For Judge Thuma, the “crucial issue” was whether the liquidating trust was the lawyer’s “former client.” If it were, the judge said he would “likely” disqualify the lawyer.
The liquidating trustee argued that the trust and the debtor were one and the same because the trust inherited all of the debtor’s property, and the liquidating trustee controlled the debtor’s attorney/client privilege.
Judge Thuma observed that the liquidating plan was similar to a foreclosure, receivership or forced sale. “In those instances,” he said, “the attorney-client relationship does not necessarily follow the assets.”
To buttress his observation, Judge Thuma cited a decision where Bankruptcy Judge Robert E. Nugent dealt with a “similar issue” in Abengoa Bioenergy Biomass of Kansas LLC, 16–10446, 2018 WL 1321951 (D. Kan. 2018). He quoted Judge Nugent as having found no case in which a liquidating trustee became a chapter 11 debtor’s lawyer’s “former client.” Rather, Judge Nugent said, the liquidating trust was a “separate and distinct” entity from the debtor.

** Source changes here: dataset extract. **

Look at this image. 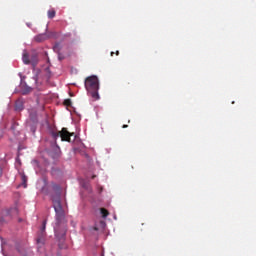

In the same vein, Judge Nugent said that assignment of the debtor’s attorney/client privilege did not turn the liquidating trust into a former client.
Judge Thuma further developed the assignment question by reference to Commodity Futures Trading Comm. v. Weintraub, 471 U.S. 343 (1985), where the Supreme Court held that a bankruptcy trustee supplants management and controls the privilege.
A liquidating trust is different, Judge Thuma said. A liquidating trustee takes over the assets free of the debtor’s corporate structure.
Unlike assignment of the attorney/client privilege, Judge Thuma held that “the attorney-client relationship is not assignable and was not assigned in this instance.” [Emphasis in original.] Thus, the liquidating trust was not the lawyer’s former client.
‘Same or Substantially Related’
Under another provision of the state’s ethics rules, the lawyer could be disqualified if the new assignment was the same or substantially related to the lawyer’s representation of the debtor.
Because the debtor did not reorganize and the liquidating trust was not the lawyer’s former client, Judge Thuma said that the matters were not substantially related.
‘Materially Adverse’
The debtor, Judge Thuma said, was an “empty shell” that was “out of business” and “indifferent to the outcome” of the claim objection. He therefore found that the debtor’s interests would not be materially adverse to the county’s.
Had the lawyer represented the trust, Judge Thuma said that the lawyer would have been disqualified.
Confidential Information
Because the liquidating trustee was controlling the attorney/client privilege, Judge Thuma said that the lawyer may neither use nor disclose “to anyone,” the county included, any privileged communications the lawyer had with the debtor.
On notice to the liquidating trustee, Judge Thuma gave the lawyer leave to apply to the court for permission to use privileged information. He also admonished the lawyer to withdraw if the lawyer were to determine that the inability to use confidential information “is materially limiting its representation of the County.”
A lawyer who represented the chapter 11 debtor in possession wasn’t disqualified from representing a creditor sued by the liquidating trust created under a plan sponsored by the official creditors’ committee, for reasons described by Bankruptcy Judge David T. Thuma of Albuquerque, N.M.
Although not disqualified, the lawyer must live under strictures regarding the use of information gained while representing the debtor as DIP.